Re: spark sql aggregate function "Nth"

2016-07-26 Thread Alex Nastetsky
Ah, that gives me an idea.

val window = Window.partitionBy()
val getRand = udf((cnt:Int) =>  )

df
.withColumn("cnt", count().over(window))
.withColumn("rnd", getRand($"cnt"))
.where($"rnd" === $"cnt")

Not sure how performant this would be, but writing a UDF is much simpler
than a UDAF.

On Tue, Jul 26, 2016 at 11:48 AM, ayan guha  wrote:

> You can use rank with window function.
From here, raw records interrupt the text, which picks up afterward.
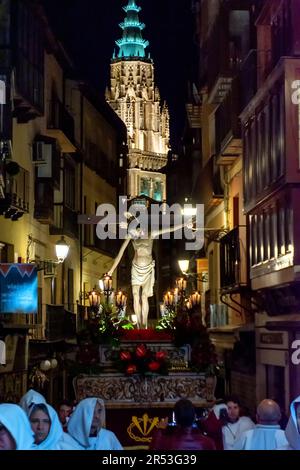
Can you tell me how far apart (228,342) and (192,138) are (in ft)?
63.0

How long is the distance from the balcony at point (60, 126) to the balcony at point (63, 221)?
2.16 meters

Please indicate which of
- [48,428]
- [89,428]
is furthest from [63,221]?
[48,428]

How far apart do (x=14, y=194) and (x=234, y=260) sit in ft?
19.7

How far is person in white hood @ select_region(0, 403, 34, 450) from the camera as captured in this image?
7.30m

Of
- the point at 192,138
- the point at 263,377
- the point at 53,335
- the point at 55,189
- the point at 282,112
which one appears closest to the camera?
the point at 282,112

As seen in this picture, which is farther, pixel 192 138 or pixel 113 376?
pixel 192 138

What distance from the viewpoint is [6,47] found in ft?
89.4

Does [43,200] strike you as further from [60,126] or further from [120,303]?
[120,303]

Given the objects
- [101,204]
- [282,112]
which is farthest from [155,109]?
[282,112]

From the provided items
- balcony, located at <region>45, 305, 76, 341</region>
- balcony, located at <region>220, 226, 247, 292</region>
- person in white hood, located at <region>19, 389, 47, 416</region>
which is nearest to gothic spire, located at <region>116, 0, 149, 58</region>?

Rank=1 is same as calling first().
>
> Not sure how you would randomly pick records though, if there is no Nth
> record. In your example, what happens if data is of only 2 rows?
> On 27 Jul 2016 00:57, "Alex Nastetsky" 
> wrote:
>
>> Spark SQL has a "first" function that returns the first item in a group.
>> Is there a similar function, perhaps in a third party lib, that allows you
>> to return an arbitrary (e.g. 3rd) item from the group? Was thinking of
>> writing a UDAF for it, but didn't want to reinvent the wheel. My endgoal is
>> to be able to select a random item from the group, using random number
>> generator.
>>
>> Thanks.
>>
>


Re: spark sql aggregate function "Nth"

2016-07-26 Thread ayan guha
You can use rank with window function. Rank=1 is same as calling first().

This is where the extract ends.